## Extracted records

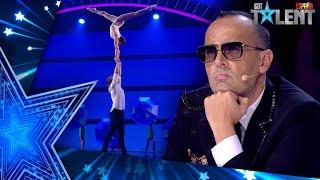 Esta PAREJA pierde el PASE DE ORO por Risto Mejide   Semifinal 02   Got Talent España 2021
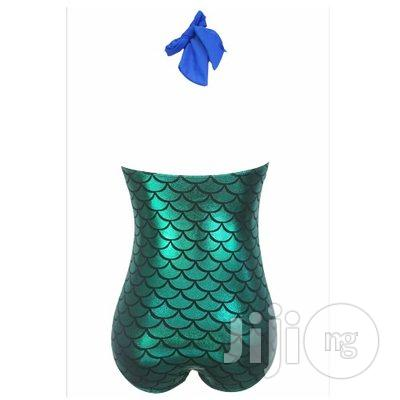 Biki Beach Wear For Ladies Mini Dress To Swim | Clothing for sale in Lagos State, Nigeria
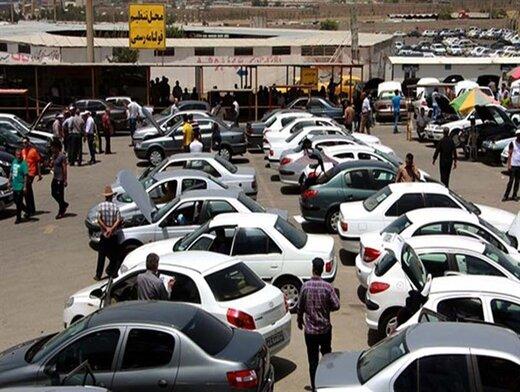 آخرین وضعیت خرید و فروش در بازار خودرو/ گرانی دوباره در راه است؟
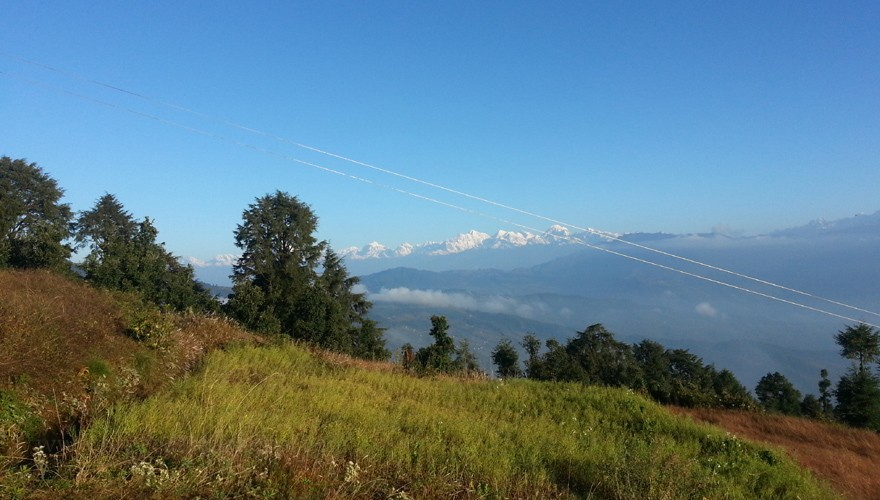 nepal indigenous people trek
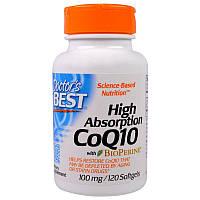 Коэнзим Q10, 120 кап,100 мг с биоперином и высокой усваиваемостью, CoQ10, Doctor's Best,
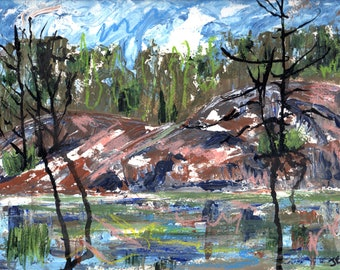 The Big Rock, Whitefish Falls, Original Painting on paper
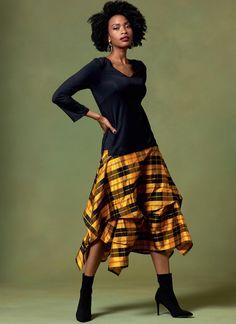 Vogue Patterns-V1639A-Misses Skirts White Various Paper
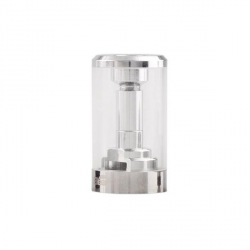 Pack de 5 Pyrex GS Air M atomizer - Eleaf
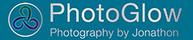 PhotoGlow Photography Ltd.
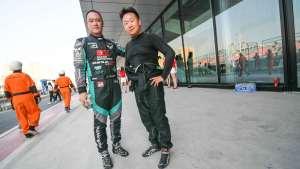 China GT第五站 王涛采访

## Work instruction
Although the records above include pictures, the copy must contain only their exact text.

## Task answer
 Esta PAREJA pierde el PASE DE ORO por Risto Mejide   Semifinal 02   Got Talent España 2021
 Biki Beach Wear For Ladies Mini Dress To Swim | Clothing for sale in Lagos State, Nigeria
 آخرین وضعیت خرید و فروش در بازار خودرو/ گرانی دوباره در راه است؟
 nepal indigenous people trek
 Коэнзим Q10, 120 кап,100 мг с биоперином и высокой усваиваемостью, CoQ10, Doctor's Best,
 The Big Rock, Whitefish Falls, Original Painting on paper
 Vogue Patterns-V1639A-Misses Skirts White Various Paper
 Pack de 5 Pyrex GS Air M atomizer - Eleaf
 PhotoGlow Photography Ltd.
 China GT第五站 王涛采访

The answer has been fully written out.